House Passes Legislation To Prohibit Regulation Based On "Secret Science"

Back in August House Republicans, including North Dakota Rep. Kevin Cramer, released what they described as secret maps created by the EPA in relation to controversial Waters of the U.S. regulations. Many believe those maps represent areas (and by areas I mean pretty much the entirety of North Dakota) the EPA intends to exercise regulation over if the EPA gets their way.

The maps were only made public after the EPA was badgered into releasing them by the House Committee on Science, Space and Technology.

Now the House is taking action against the wider use of “secret science” – studies and research not available to the public – to justify regulation. Video of Rep. Kevin Cramer speaking on the floor of the House in favor of the legislation is above.

The legislation in question is the Secret Science Reform Act of 2014. It passed today on a largely party-line vote, 237-190.

“Time and time again, the EPA has refused to provide the scientific data they claim to be using to justify their regulatory decisions. Even after we voted for a subpoena in the House Science Committee, they have continued to insist on secrecy.
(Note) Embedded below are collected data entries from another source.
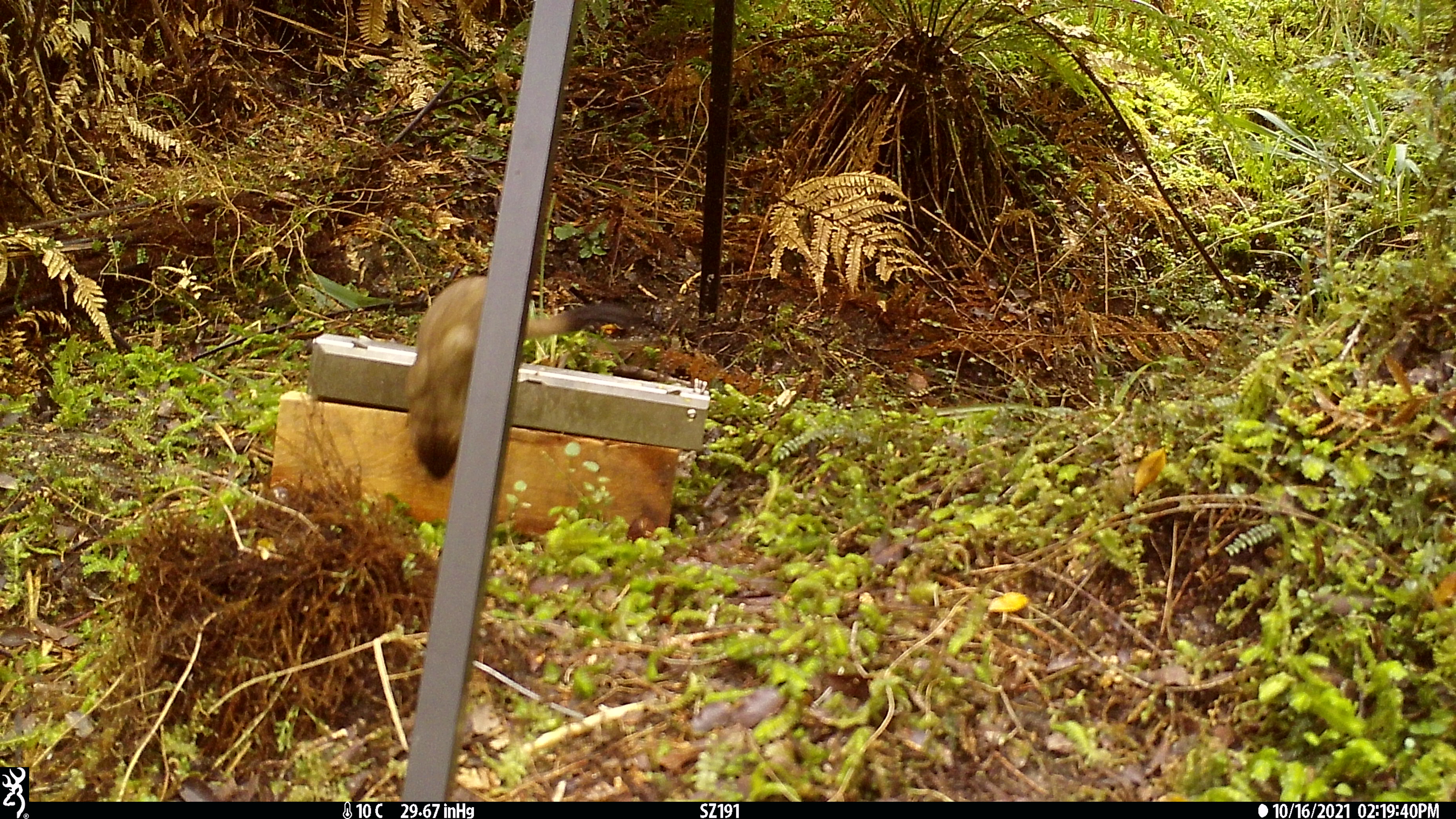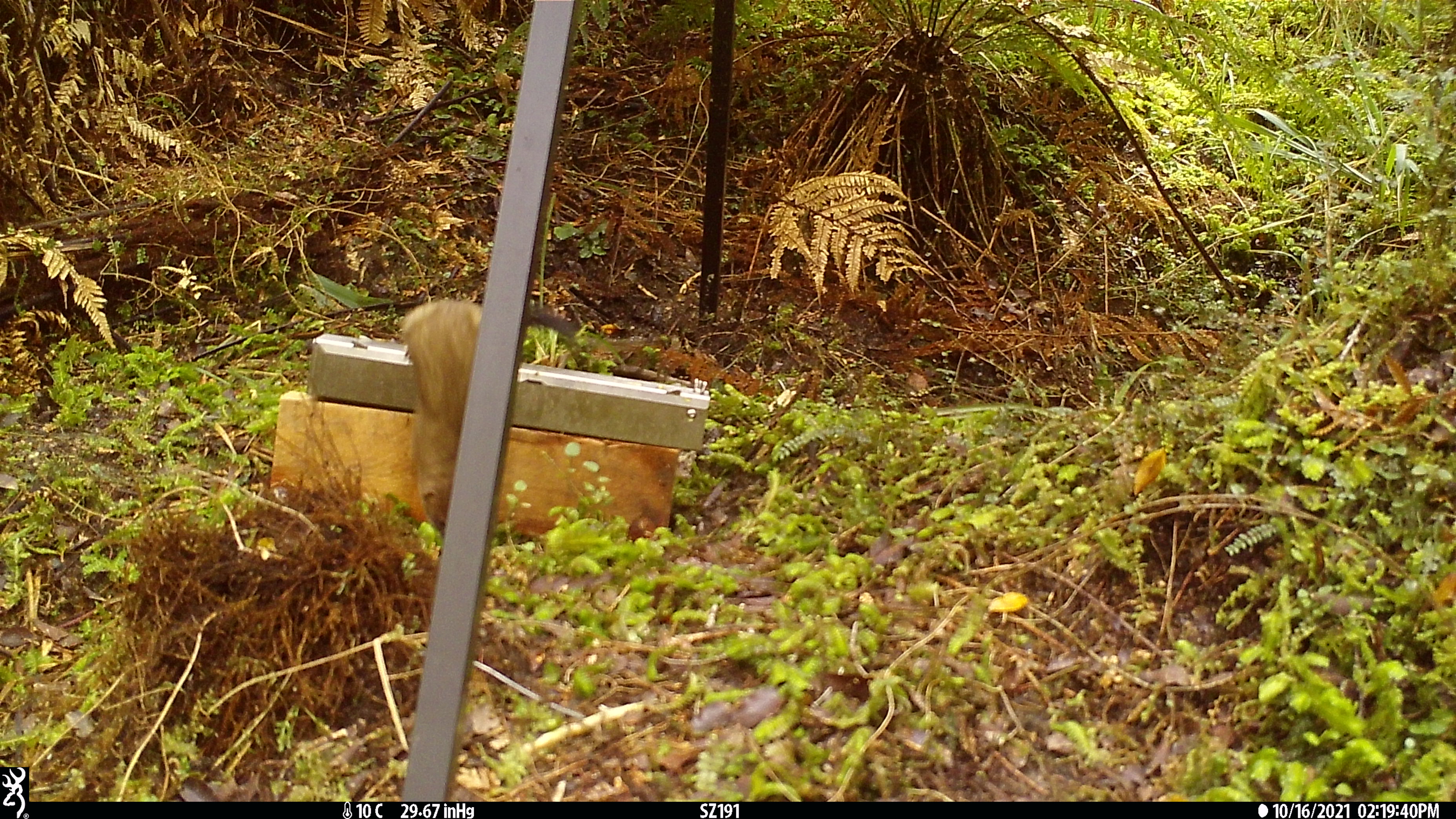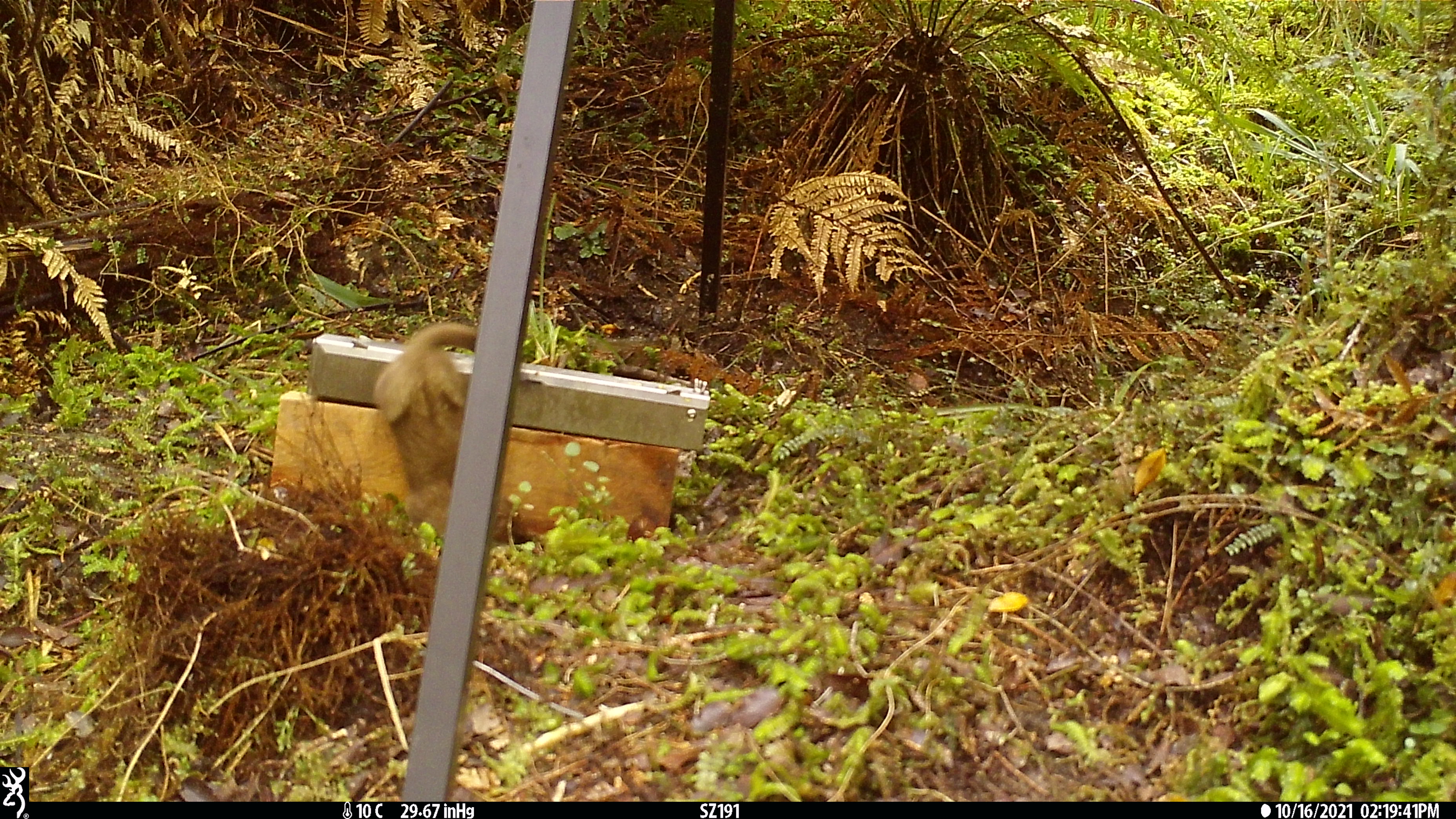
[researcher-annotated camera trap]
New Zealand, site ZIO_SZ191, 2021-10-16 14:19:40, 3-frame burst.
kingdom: Animalia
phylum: Chordata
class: Mammalia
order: Carnivora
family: Mustelidae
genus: Mustela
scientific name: Mustela erminea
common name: stoat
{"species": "stoat (Mustela erminea)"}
If the EPA wants to tell North Dakota how to run our energy industry, operate our farms, and take care of our air and water, then we ought to at least be able to look at the data they’re using to draw their conclusions,” Cramer said in a press release applauding the passage of the legislation.
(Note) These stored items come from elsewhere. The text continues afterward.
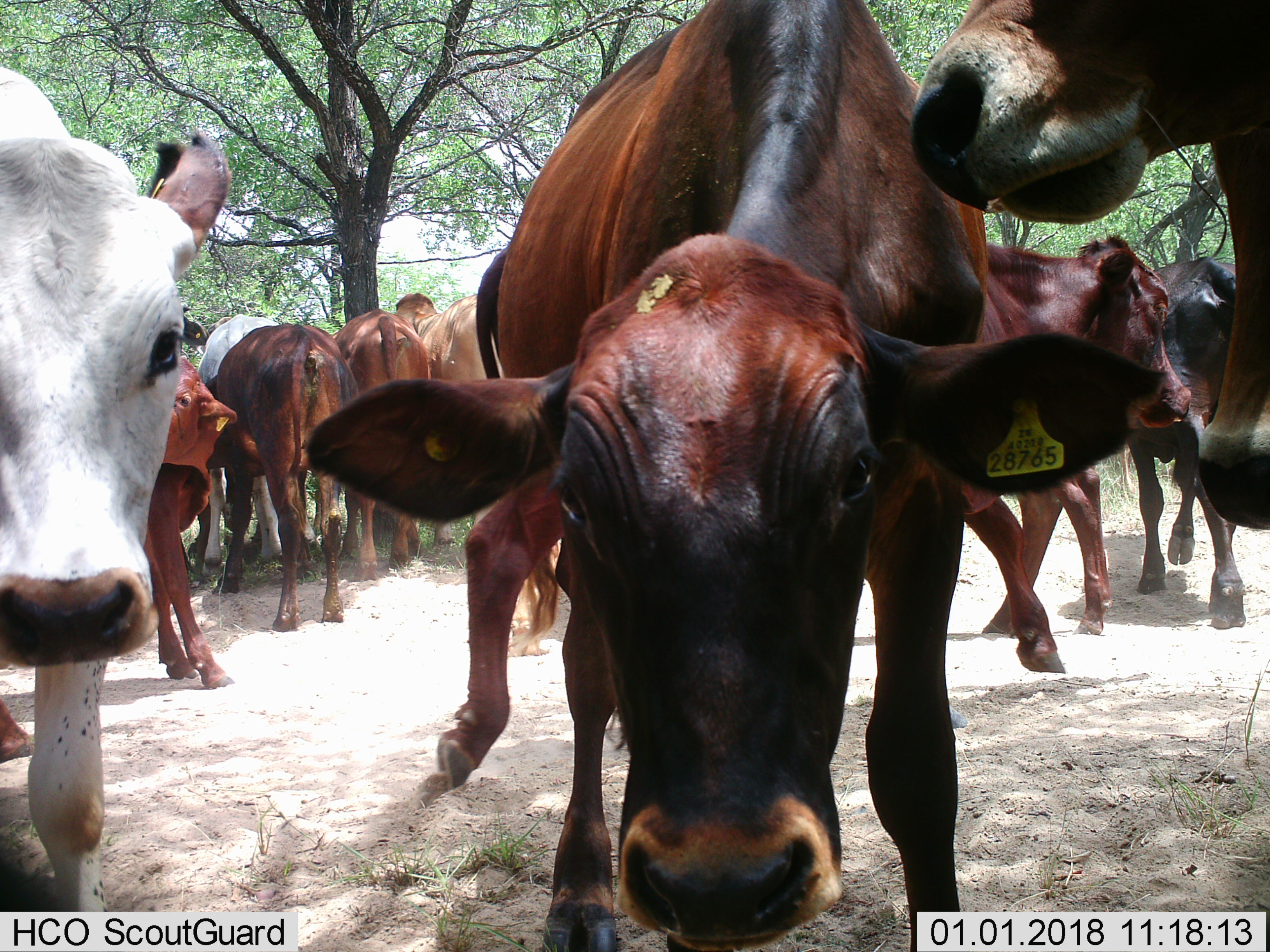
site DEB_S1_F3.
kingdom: Animalia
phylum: Chordata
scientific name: Vertebrata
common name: domestic animal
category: domesticanimal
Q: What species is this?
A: Domesticanimal (domestic animal) (Vertebrata).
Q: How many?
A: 11-50.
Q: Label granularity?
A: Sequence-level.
In his floor speech, he pointed out regulation that is taking place here in North Dakota right now based on studies that aren’t available to the public.

“In western North Dakota we have a brick plant in Hebron – Hebron Brick – that is subject MACT rule, a rule based on studies that are tightly held, and again, only available to the bureaucrats,” Rep. Cramer said in his floor speech. “We have countless acres of private farm land and ranch land in our state and states around us that have been owned privately for generations. It’s up for grabs if this Waters of the U.S. rule continues to go forward. It took forceful inquiry by the Science, Space and Technology Committee to find, to get, to reveal the secret maps the EPA was creating as part of this massive land grab.”

It’s really hard to believe that this sort of legislation is necessary. In fact, this runs contrary to the scientific process. One of the most important aspects of scientific research is the peer review process wherein findings are put before the public so that they can be reviewed and verified or rejected.

If scientific research is to be the basis of public policy, it should be public.